De l’Inquisition au wokisme identitaire : l’histoire bégaie
Comment les masses se laissent toujours piéger
Les grandes atrocités de l’histoire ne sont pas tombées du ciel. Elles sont presque toujours le fruit d’un même mécanisme: un peuple peu éduqué, peu critique, manipulé par ses élites et prêt à obéir même si cela le mène à sa propre ruine.
On l’a vu avec les chasses aux sorcières. Des milliers de personnes ont été torturées et brûlées sur la simple base de rumeurs. La peur et la superstition suffisaient à faire condamner n’importe qui.
On l’a vu avec la Première Guerre mondiale. Des millions de jeunes hommes ont quitté leurs familles pour mourir dans les tranchées. On leur avait vendu l’idée qu’ils servaient une noble cause, alors qu’ils n’étaient que des pions dans un conflit impérialiste.
On l’a vu avec le fascisme en Europe. Des populations entières ont accepté de sacrifier leur liberté, leur dignité et finalement leur humanité, séduites par des discours simplistes qui désignaient un bouc émissaire à haïr.

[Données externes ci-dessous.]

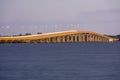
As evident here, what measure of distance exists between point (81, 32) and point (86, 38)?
329 inches

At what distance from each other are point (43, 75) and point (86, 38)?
99.2 meters

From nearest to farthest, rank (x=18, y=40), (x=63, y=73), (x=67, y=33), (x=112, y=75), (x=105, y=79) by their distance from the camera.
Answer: (x=105, y=79)
(x=112, y=75)
(x=63, y=73)
(x=67, y=33)
(x=18, y=40)

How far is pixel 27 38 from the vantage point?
392 ft

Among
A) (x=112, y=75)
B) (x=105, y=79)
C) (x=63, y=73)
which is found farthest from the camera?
(x=63, y=73)

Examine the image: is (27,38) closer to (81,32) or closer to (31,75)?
(81,32)

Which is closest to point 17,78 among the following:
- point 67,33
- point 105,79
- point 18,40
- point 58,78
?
point 58,78

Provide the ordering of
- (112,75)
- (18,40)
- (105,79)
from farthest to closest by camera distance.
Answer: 1. (18,40)
2. (112,75)
3. (105,79)

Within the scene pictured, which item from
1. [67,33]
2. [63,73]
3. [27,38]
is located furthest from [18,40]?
[63,73]

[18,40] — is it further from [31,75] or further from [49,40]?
[31,75]

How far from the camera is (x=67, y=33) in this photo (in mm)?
117312

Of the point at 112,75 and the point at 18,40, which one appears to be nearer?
the point at 112,75

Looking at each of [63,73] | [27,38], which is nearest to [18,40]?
[27,38]

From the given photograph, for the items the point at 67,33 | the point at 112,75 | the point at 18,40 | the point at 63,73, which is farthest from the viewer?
the point at 18,40

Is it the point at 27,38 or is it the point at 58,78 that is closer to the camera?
the point at 58,78
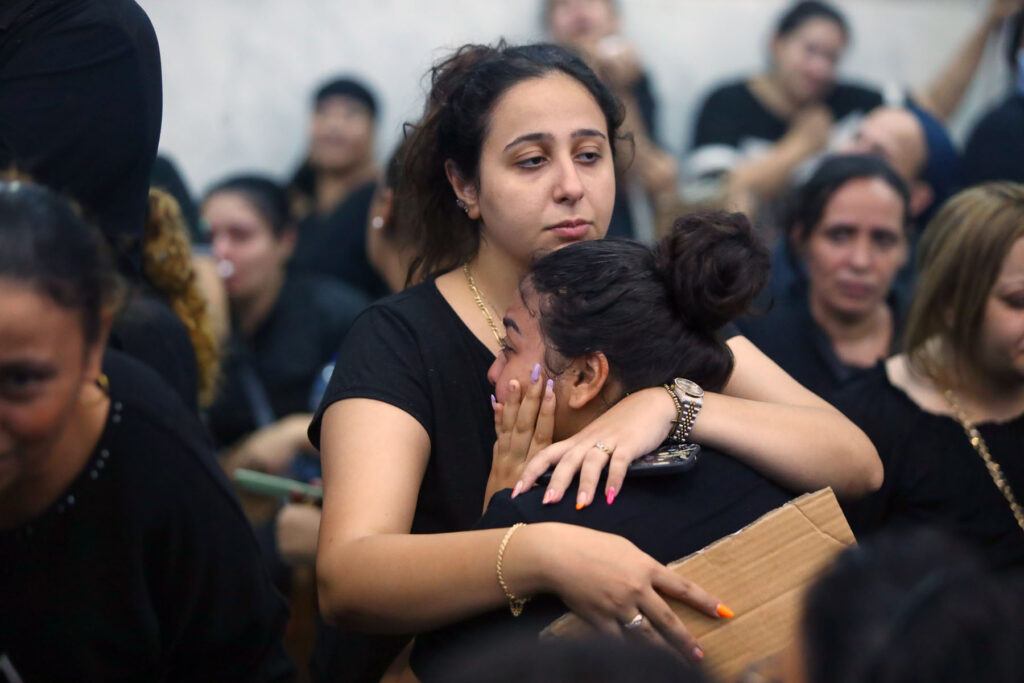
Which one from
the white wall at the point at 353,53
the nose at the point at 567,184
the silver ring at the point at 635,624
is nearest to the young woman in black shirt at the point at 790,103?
the white wall at the point at 353,53

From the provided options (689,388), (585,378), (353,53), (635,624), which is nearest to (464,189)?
(585,378)

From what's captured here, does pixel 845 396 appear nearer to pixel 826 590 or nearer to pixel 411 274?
pixel 411 274

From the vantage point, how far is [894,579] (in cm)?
101

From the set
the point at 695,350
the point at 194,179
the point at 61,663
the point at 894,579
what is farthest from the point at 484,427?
the point at 194,179

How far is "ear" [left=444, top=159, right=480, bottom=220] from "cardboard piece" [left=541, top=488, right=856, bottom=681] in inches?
35.7

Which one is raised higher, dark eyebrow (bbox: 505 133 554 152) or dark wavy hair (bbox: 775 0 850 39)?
dark wavy hair (bbox: 775 0 850 39)

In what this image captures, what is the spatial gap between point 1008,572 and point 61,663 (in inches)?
72.0

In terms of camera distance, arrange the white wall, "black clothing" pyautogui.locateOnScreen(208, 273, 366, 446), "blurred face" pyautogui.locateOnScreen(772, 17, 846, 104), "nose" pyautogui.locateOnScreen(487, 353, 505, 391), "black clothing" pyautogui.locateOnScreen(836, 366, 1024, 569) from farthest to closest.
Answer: "blurred face" pyautogui.locateOnScreen(772, 17, 846, 104) → the white wall → "black clothing" pyautogui.locateOnScreen(208, 273, 366, 446) → "black clothing" pyautogui.locateOnScreen(836, 366, 1024, 569) → "nose" pyautogui.locateOnScreen(487, 353, 505, 391)

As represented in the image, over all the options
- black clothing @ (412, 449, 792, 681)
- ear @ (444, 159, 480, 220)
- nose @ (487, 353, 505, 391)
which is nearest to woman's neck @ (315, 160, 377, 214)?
ear @ (444, 159, 480, 220)

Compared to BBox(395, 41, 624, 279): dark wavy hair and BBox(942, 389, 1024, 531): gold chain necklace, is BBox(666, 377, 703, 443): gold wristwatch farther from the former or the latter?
BBox(942, 389, 1024, 531): gold chain necklace

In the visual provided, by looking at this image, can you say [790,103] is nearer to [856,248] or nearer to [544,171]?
[856,248]

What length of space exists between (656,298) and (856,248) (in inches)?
72.9

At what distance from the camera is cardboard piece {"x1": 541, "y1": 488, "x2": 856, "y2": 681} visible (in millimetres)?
1623

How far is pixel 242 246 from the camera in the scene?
4.25 meters
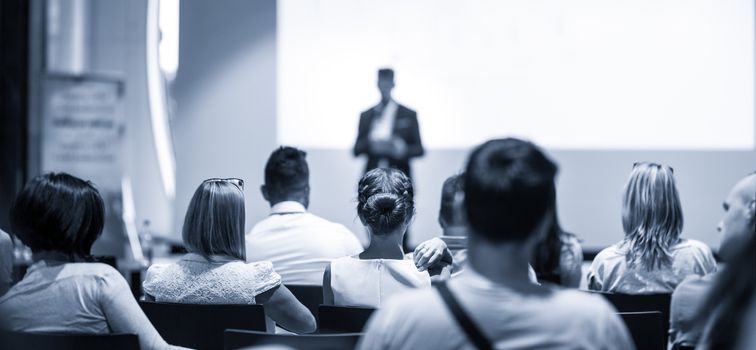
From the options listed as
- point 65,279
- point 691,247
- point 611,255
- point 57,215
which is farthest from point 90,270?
point 691,247

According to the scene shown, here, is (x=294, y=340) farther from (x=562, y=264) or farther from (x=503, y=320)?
(x=562, y=264)

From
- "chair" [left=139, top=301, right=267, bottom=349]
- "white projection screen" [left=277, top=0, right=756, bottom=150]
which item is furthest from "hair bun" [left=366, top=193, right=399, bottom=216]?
"white projection screen" [left=277, top=0, right=756, bottom=150]

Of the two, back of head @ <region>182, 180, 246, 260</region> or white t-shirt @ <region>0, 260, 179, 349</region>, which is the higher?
back of head @ <region>182, 180, 246, 260</region>

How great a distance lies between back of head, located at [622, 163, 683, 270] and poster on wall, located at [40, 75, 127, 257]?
4.39m

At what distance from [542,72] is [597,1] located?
2.28 feet

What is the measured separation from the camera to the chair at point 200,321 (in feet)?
7.74

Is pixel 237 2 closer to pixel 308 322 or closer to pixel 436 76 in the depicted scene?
pixel 436 76

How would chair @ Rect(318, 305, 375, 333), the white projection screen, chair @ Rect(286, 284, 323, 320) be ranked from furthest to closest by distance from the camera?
the white projection screen → chair @ Rect(286, 284, 323, 320) → chair @ Rect(318, 305, 375, 333)

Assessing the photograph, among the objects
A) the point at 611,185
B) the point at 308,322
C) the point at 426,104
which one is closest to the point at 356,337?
the point at 308,322

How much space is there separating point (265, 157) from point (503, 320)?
5.40 m

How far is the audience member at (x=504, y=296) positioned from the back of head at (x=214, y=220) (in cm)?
129

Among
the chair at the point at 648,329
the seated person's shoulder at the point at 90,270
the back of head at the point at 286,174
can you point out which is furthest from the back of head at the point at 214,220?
the chair at the point at 648,329

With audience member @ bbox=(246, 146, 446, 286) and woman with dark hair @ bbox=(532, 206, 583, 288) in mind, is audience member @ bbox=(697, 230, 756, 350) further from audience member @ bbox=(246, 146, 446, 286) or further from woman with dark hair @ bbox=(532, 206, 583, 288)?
audience member @ bbox=(246, 146, 446, 286)

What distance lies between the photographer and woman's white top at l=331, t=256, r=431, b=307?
102 inches
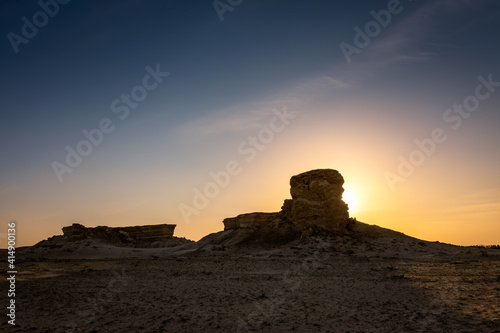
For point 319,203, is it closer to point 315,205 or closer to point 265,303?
point 315,205

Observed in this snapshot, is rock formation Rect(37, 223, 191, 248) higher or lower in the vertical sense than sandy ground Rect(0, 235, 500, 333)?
higher

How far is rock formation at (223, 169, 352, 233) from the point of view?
121 feet

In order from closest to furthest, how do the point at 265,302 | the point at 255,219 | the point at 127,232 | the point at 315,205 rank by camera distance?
the point at 265,302 < the point at 315,205 < the point at 255,219 < the point at 127,232

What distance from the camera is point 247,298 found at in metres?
10.2

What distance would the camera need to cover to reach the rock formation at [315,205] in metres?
36.8

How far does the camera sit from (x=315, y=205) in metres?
37.4

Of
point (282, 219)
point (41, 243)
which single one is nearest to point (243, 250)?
point (282, 219)

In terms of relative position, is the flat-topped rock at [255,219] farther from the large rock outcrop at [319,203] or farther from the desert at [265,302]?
the desert at [265,302]

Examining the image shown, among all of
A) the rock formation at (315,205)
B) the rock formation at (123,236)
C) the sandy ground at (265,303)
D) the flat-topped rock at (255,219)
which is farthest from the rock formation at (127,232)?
the sandy ground at (265,303)

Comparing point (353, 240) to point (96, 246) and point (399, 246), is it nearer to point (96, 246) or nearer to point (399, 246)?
point (399, 246)

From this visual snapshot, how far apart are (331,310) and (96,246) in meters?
41.6

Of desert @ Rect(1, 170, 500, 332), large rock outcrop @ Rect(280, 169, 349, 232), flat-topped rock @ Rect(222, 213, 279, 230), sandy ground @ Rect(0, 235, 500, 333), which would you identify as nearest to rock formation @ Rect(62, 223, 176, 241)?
flat-topped rock @ Rect(222, 213, 279, 230)

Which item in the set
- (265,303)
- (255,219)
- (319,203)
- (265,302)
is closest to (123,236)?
(255,219)

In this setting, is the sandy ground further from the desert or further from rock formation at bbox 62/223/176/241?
rock formation at bbox 62/223/176/241
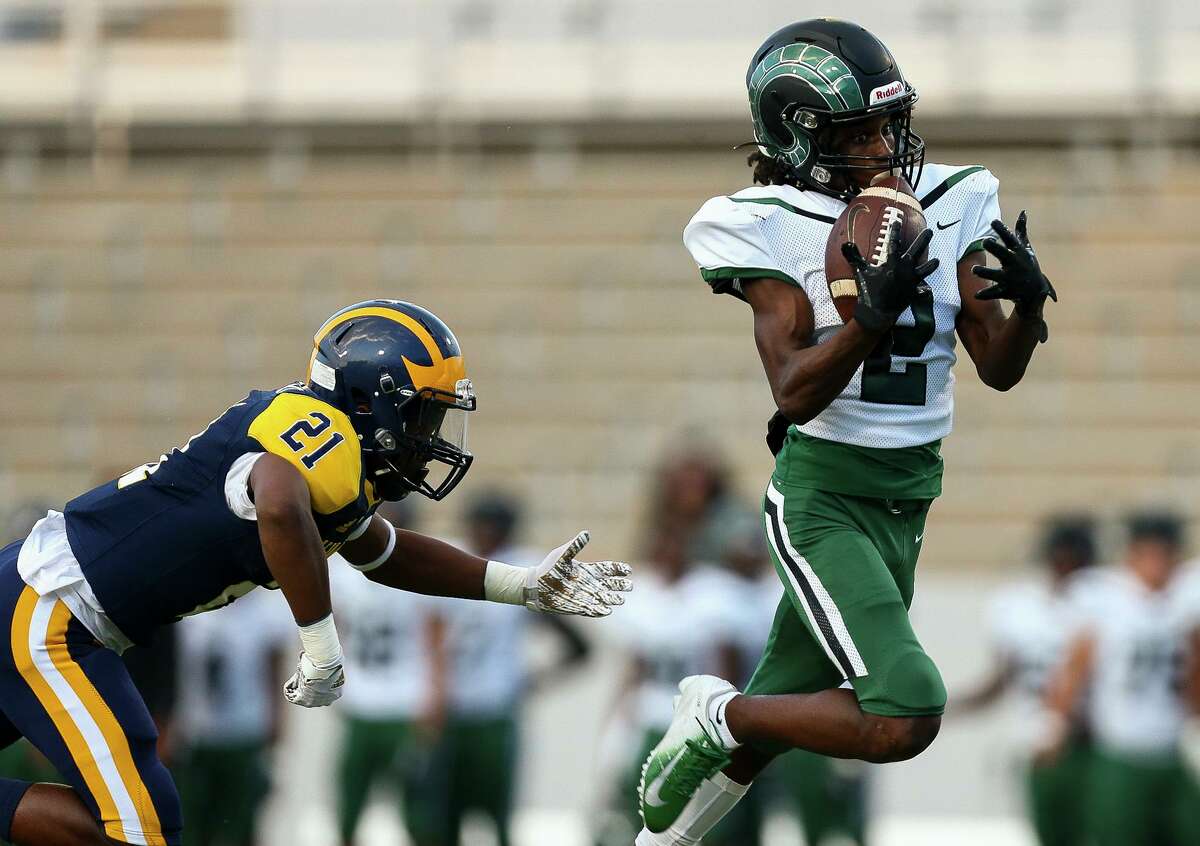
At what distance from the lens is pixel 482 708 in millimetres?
8062

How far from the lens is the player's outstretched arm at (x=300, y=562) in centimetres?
420

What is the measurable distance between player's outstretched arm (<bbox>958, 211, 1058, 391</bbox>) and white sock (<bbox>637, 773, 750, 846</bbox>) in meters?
1.14

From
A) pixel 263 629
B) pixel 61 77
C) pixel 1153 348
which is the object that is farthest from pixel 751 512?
pixel 61 77

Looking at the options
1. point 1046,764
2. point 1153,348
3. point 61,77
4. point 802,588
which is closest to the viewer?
point 802,588

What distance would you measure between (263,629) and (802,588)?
4192 millimetres

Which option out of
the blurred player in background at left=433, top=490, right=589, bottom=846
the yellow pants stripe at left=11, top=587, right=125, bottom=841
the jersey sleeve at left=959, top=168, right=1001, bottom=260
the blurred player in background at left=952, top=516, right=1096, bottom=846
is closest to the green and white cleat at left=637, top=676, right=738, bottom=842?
the jersey sleeve at left=959, top=168, right=1001, bottom=260

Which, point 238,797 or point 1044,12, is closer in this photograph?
point 238,797

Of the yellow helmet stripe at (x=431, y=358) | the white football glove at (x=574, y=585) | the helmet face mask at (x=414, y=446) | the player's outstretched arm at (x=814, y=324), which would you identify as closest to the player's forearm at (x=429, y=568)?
the white football glove at (x=574, y=585)

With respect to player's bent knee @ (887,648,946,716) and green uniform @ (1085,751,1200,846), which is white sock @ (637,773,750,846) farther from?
green uniform @ (1085,751,1200,846)

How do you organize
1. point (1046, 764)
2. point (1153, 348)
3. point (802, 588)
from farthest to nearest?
point (1153, 348) < point (1046, 764) < point (802, 588)

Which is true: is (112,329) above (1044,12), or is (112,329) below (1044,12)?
below

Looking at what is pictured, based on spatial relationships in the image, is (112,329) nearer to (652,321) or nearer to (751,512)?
(652,321)

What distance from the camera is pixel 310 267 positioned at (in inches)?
502

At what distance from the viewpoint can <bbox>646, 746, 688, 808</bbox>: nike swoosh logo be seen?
480 centimetres
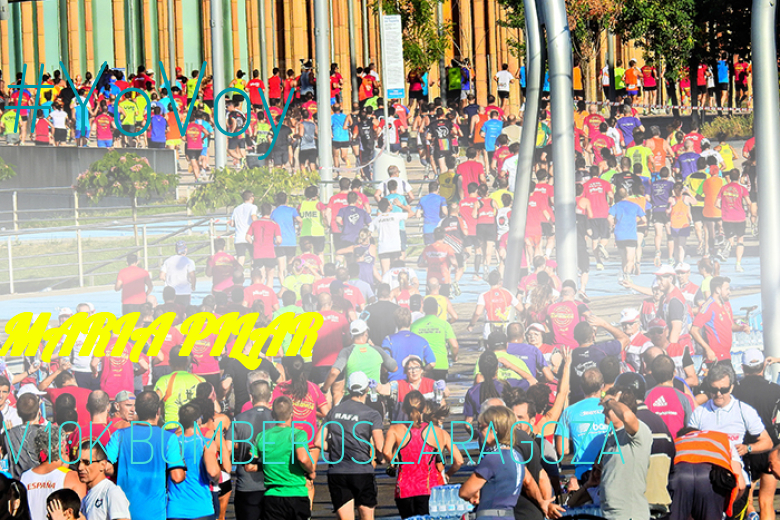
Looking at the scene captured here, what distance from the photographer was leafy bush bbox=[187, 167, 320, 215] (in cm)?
2003

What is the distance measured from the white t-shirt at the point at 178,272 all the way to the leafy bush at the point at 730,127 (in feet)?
50.5

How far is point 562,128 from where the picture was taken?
10836mm

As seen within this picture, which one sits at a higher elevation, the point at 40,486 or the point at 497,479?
the point at 497,479

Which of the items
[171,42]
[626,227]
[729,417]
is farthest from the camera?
[171,42]

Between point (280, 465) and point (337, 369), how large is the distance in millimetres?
2147

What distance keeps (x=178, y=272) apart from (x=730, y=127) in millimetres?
16167

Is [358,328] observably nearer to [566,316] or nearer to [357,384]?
[357,384]

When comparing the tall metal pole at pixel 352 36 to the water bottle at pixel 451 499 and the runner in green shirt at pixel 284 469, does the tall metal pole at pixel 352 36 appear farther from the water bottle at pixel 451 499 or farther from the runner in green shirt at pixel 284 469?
the water bottle at pixel 451 499

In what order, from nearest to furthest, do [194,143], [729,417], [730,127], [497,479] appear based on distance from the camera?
[497,479] < [729,417] < [194,143] < [730,127]

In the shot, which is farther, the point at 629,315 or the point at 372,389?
the point at 629,315

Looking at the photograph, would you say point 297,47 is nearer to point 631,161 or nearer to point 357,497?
point 631,161

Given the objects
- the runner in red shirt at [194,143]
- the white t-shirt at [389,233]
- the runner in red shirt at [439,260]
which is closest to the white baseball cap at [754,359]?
the runner in red shirt at [439,260]

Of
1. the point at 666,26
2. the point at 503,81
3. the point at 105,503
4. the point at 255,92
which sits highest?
the point at 666,26

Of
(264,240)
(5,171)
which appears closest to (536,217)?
(264,240)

Résultat : guerres, camps et massacres.
On l’a vu avec la Révolution culturelle chinoise. Des étudiants endoctrinés ont dénoncé et frappé leurs propres professeurs, parfois leurs parents, pour prouver leur fidélité au Parti.
On l’a vu avec le Rwanda en 1994. Des voisins se sont entretués à la machette, manipulés par une propagande qui réduisait l’autre à une « vermine ».
On l’a vu avec les Khmers rouges au Cambodge. Pol Pot a convaincu des paysans qu’il fallait massacrer intellectuels et citadins pour « purifier » la société.
Toujours la même mécanique:
- On détruit la capacité de raisonner en supprimant l’éducation libre, en noyant les gens de slogans et de propagande.
- On crée un ennemi à abattre : une sorcière, une race, une classe, un groupe social.
- On pousse les masses à s’autodétruire en croyant servir une cause supérieure.
Le parallèle avec aujourd’hui
Rien n’a changé. La cabale internationale qui tire les ficelles applique la même recette avec la politique identitaire. On découpe la société en sous-groupes artificiels: hommes, femmes, LGBTQ+, racisés, climatosceptiques, complotistes, etc. On monte ces groupes les uns contre les autres. Et surtout, on impose des ennemis imaginaires: « l’homme blanc hétérosexuel », « les sceptiques », « les conservateurs », ou tout simplement « ceux qui doutent ».
Au lieu de nourrir la pensée critique, on impose un langage codé: inclusion, diversité, urgence climatique, haine, sécurité. Des mots qu’on ne discute pas, qu’on doit accepter comme des évidences. Et comme toujours, les masses finissent par agir contre leurs propres intérêts, en sacrifiant leurs libertés, leur prospérité et même leur santé mentale pour se conformer à ce récit.
L’avertissement
Ce ne sera pas différent cette fois-ci. L’histoire ne se répète pas mot pour mot, mais elle rime toujours. Si les masses continuent à avaler la propagande et à marcher docilement dans la direction qu’on leur trace, il y aura encore des atrocités, encore des tragédies.
Comme l’a écrit Matt Van Swol:
« Nous sommes à une intersection morale où certains croient que tuer pour ‘discours haineux’ est justifié, alors que d’autres rappellent que la vie est sacrée, que la parole doit rester libre et que célébrer le sang versé est le vrai mal. Quand une société en vient à inverser à ce point le bien et le mal, ce n’est plus de politique qu’il s’agit, mais de la survie même de la civilisation. »
Une société qui renverse ainsi le sens du bien et du mal ne peut pas tenir longtemps. La seule façon d’y échapper est de rassembler ceux qui comprennent, ceux qui refusent de sombrer avec la foule. C’est le sens du projet volontariste: construire une alternative réelle, concrète, pour ne pas rester prisonniers d’une société devenue folle.